Channel Your Emotions Through Grounding Exercise and Techniques
Expounding on the stages, denial is a common first reaction as some cannot fathom the reality. If one stays in this mentality for too long, it can lead to them detaching from their emotions altogether and not addressing how they truly feel. Some may not even know how they feel due to hiding the emotions for so long. Holding all of that inside can make you feel uncentered and not grounded in your body. In many cases, this can be considered a trauma through which you may find yourselves dissociating from your present reality. Some describe it as an out-of-body experience. A wonderful grounding exercise that is also quite popular is yoga. Yoga combined with a good breathing technique will help you quiet the negative self-talk within the mind and allow you to experience peace. Grounding techniques are typically used for PTSD and help people who experience anxieties, panic attacks, fatigue, etc. The techniques include humming, tapping, and even hugging a tree. You’d be surprised at what these techniques can do if you feel like your head is in the clouds or if you’re not feeling fully aware in your body.

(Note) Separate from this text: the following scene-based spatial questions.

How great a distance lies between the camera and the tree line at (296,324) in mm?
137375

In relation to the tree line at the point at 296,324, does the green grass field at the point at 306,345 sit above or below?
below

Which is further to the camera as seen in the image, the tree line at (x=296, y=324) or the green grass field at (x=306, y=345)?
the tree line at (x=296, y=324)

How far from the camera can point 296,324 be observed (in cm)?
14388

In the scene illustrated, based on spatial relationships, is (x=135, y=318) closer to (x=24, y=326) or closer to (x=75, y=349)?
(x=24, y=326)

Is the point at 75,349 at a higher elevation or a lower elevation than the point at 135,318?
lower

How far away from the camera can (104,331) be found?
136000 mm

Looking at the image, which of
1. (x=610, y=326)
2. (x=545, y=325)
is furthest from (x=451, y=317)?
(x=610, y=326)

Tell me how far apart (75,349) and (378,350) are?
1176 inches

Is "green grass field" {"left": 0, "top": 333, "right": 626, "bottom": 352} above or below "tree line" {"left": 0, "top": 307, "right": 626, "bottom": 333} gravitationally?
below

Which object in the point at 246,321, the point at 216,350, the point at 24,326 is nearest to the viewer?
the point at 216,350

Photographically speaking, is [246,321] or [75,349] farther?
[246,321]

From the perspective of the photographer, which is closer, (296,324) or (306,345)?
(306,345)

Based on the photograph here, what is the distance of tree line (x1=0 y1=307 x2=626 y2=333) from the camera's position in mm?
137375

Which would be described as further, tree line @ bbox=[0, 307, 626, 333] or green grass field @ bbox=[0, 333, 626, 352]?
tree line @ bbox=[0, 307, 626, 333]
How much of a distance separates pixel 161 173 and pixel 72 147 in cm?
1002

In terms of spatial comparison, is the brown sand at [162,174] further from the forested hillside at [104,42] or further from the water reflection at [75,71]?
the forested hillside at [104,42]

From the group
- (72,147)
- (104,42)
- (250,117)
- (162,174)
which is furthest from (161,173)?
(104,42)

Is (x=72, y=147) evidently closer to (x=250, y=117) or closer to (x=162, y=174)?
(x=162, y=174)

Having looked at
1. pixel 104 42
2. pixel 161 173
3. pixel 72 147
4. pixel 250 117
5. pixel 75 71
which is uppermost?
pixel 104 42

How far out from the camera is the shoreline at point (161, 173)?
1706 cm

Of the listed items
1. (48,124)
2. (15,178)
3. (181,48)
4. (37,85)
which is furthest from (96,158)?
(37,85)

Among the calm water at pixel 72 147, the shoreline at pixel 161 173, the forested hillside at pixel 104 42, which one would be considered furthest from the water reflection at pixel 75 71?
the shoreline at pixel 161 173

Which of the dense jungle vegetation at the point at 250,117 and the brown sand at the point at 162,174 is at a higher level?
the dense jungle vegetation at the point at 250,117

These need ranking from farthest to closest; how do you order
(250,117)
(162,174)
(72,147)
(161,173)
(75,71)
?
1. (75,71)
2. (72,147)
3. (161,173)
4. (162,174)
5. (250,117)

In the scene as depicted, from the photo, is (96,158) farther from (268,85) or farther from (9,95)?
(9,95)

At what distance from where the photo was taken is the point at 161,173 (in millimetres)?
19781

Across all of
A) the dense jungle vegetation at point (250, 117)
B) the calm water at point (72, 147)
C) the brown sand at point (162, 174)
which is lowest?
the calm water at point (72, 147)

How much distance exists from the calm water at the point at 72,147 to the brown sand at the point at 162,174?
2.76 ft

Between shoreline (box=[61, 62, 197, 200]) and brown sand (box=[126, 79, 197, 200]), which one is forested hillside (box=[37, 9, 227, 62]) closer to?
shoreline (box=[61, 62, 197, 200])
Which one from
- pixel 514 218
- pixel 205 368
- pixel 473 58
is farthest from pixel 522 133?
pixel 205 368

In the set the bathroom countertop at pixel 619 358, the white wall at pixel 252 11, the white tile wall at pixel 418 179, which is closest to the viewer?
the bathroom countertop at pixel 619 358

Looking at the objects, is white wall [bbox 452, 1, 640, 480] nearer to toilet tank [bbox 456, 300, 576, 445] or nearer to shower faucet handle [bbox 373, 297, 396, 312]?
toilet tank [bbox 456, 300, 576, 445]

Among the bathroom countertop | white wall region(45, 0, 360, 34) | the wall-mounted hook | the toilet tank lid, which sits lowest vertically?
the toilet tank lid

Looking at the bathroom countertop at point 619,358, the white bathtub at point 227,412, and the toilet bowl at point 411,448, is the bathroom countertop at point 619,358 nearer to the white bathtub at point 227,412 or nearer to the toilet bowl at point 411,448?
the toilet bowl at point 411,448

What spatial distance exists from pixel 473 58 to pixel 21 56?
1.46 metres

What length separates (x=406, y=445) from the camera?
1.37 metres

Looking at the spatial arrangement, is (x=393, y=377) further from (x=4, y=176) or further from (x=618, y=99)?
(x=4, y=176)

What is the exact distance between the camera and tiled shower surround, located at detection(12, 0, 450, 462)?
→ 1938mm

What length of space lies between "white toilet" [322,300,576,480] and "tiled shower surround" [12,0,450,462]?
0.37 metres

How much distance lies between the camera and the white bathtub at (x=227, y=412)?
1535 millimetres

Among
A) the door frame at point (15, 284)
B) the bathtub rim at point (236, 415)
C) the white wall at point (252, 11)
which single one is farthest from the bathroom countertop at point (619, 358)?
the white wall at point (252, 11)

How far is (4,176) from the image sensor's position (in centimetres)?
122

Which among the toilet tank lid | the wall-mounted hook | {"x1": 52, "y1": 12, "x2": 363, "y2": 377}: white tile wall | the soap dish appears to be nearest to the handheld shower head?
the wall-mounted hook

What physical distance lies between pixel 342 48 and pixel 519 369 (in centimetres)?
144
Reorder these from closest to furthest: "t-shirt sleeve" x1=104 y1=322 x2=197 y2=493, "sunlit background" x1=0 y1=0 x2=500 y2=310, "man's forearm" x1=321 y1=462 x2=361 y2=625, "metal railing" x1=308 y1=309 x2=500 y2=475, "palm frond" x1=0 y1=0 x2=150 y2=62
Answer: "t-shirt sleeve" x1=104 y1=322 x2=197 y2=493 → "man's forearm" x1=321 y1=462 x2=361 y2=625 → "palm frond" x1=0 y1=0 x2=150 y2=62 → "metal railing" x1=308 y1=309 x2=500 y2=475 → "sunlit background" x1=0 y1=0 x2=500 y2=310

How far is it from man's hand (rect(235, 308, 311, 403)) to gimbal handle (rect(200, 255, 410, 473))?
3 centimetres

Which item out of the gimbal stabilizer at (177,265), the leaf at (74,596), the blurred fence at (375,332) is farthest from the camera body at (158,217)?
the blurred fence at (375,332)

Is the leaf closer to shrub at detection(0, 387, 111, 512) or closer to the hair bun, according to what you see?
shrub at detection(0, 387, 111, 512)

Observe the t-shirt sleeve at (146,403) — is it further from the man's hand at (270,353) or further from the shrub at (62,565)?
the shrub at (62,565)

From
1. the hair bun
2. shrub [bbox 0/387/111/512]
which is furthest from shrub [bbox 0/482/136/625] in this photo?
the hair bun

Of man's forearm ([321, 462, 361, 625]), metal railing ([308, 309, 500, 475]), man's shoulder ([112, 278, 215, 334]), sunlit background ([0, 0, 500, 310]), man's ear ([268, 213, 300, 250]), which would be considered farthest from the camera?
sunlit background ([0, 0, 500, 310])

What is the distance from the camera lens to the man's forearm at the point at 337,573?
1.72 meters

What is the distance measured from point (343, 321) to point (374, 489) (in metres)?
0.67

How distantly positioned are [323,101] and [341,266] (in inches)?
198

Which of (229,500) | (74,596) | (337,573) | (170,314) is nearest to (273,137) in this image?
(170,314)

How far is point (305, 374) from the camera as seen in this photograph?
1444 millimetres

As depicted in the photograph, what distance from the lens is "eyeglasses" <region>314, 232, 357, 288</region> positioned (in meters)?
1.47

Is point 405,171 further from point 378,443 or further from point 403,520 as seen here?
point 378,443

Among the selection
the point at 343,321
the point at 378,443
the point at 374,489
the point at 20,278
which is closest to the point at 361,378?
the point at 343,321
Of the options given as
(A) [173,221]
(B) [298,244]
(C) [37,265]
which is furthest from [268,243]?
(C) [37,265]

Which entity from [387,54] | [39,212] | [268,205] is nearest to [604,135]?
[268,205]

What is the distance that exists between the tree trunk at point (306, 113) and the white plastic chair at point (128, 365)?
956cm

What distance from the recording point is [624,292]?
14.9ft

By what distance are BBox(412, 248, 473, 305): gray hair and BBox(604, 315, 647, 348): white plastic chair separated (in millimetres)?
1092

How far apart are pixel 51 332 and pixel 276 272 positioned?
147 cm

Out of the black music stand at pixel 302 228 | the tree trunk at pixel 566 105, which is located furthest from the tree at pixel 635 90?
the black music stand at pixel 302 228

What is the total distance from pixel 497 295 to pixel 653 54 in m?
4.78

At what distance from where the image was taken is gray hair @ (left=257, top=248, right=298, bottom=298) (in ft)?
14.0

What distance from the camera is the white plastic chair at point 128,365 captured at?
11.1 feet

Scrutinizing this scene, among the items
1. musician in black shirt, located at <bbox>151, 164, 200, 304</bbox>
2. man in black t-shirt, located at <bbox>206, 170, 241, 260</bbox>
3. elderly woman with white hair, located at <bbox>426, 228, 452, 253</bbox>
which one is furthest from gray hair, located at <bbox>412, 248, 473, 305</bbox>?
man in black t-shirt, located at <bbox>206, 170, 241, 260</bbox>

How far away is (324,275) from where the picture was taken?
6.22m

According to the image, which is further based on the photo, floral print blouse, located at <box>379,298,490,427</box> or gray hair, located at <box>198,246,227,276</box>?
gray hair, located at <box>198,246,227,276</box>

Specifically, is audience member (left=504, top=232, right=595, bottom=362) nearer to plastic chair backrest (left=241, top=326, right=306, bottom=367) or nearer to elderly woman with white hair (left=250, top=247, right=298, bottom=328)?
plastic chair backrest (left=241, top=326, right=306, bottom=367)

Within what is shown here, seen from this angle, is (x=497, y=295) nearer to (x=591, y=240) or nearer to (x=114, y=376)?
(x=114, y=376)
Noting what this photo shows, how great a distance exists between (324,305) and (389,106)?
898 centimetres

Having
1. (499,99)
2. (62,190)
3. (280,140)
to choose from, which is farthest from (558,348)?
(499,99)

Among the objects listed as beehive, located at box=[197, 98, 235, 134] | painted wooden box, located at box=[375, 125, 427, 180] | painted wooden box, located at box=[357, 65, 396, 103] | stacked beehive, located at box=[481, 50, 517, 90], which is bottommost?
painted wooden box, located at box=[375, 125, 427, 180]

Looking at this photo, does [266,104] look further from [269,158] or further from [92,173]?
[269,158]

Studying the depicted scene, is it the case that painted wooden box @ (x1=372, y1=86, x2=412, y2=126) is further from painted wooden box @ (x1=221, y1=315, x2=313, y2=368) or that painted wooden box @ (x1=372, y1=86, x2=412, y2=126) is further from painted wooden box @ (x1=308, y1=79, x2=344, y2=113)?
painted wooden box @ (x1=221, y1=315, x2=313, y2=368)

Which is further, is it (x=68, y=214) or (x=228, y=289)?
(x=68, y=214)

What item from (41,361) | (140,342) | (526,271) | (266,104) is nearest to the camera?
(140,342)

The program of negative self-talk can be easily triggered when going through a very challenging situation. You may hear the dialogue in your mind telling you that you should be helping your loved one more even though you are already doing all that you can. Those are just false thoughts trying to get you down and knock you off of your center. Mindfulness meditation is and will help you to approach that voice head on and silence it so that you can walk into acceptance a lot easier. This meditation should be done 30 minutes to an hour. Focus on your breathing as you sit up with your eyes closed. If your mind wanders, pull it back to focusing on your breathing. You will be noticing the emotions that you probably don’t get a chance to during your usual routine. It’s important not to engage and interact with those emotions. Instead, acknowledge them and observe them. With practice, you will be building more balance as well as that bridge between your subconscious mind and the conscious mind to have greater control over your thoughts and your emotions.
Grief is a very natural and common human emotion and so is love. Practice self-love by taking care of your own physical, mental, and spiritual health so that you can be of great help to the ones you love when they need you.